MCMC: Markov Chain Monte Carlo
TODO: ``metropolis_hastings f p n`` is Metropolis-Hastings MCMC algorithm. f is pdf of the p
TODO: ``gibbs_sampling f p n`` is Gibbs sampler. f is a sampler based on the full conditional function of all variables
Hypothesis tests
Record type contains the result of a hypothesis test.
val pp_hypothesis : Format.formatter -> hypothesis -> unit
Pretty printer of hypothesis type
val z_test :
mu:float ->
sigma:float ->
?alpha:float ->
?side:tail ->
float array ->
hypothesis
``z_test ~mu ~sigma ~alpha ~side x`` returns a test decision for the null hypothesis that the data ``x`` comes from a normal distribution with mean ``mu`` and a standard deviation ``sigma``, using the z-test of ``alpha`` significance level.

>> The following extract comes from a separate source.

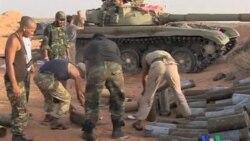 شورای ملی انتقالی لیبی می گوید نیروهای قذافی سلاح های چینی را از طریق الجزایر دریافت می کردند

The alternative hypothesis is that the mean is not ``mu``.
The result ``(h,p,z)`` : ``h`` is ``true`` if the test rejects the null hypothesis at the ``alpha`` significance level, and ``false`` otherwise. ``p`` is the p-value and ``z`` is the z-score.
val t_test :
mu:float ->
?alpha:float ->
?side:tail ->
float array ->
hypothesis
``t_test ~mu ~alpha ~side x`` returns a test decision of one-sample t-test which is a parametric test of the location parameter when the population standard deviation is unknown. ``mu`` is population mean, ``alpha`` is the significance level.
val t_test_paired :
?alpha:float ->
?side:tail ->
float array ->
float array ->
hypothesis
``t_test_paired ~alpha ~side x y`` returns a test decision for the null hypothesis that the data in ``x – y`` comes from a normal distribution with mean equal to zero and unknown variance, using the paired-sample t-test.
val t_test_unpaired :
?alpha:float ->
?side:tail ->
?equal_var:bool ->
float array ->
float array ->
hypothesis
``t_test_unpaired ~alpha ~side ~equal_var x y`` returns a test decision for the null hypothesis that the data in vectors ``x`` and ``y`` comes from independent random samples from normal distributions with equal means and equal but unknown variances, using the two-sample t-test. The alternative hypothesis is that the data in ``x`` and ``y`` comes from populations with unequal means.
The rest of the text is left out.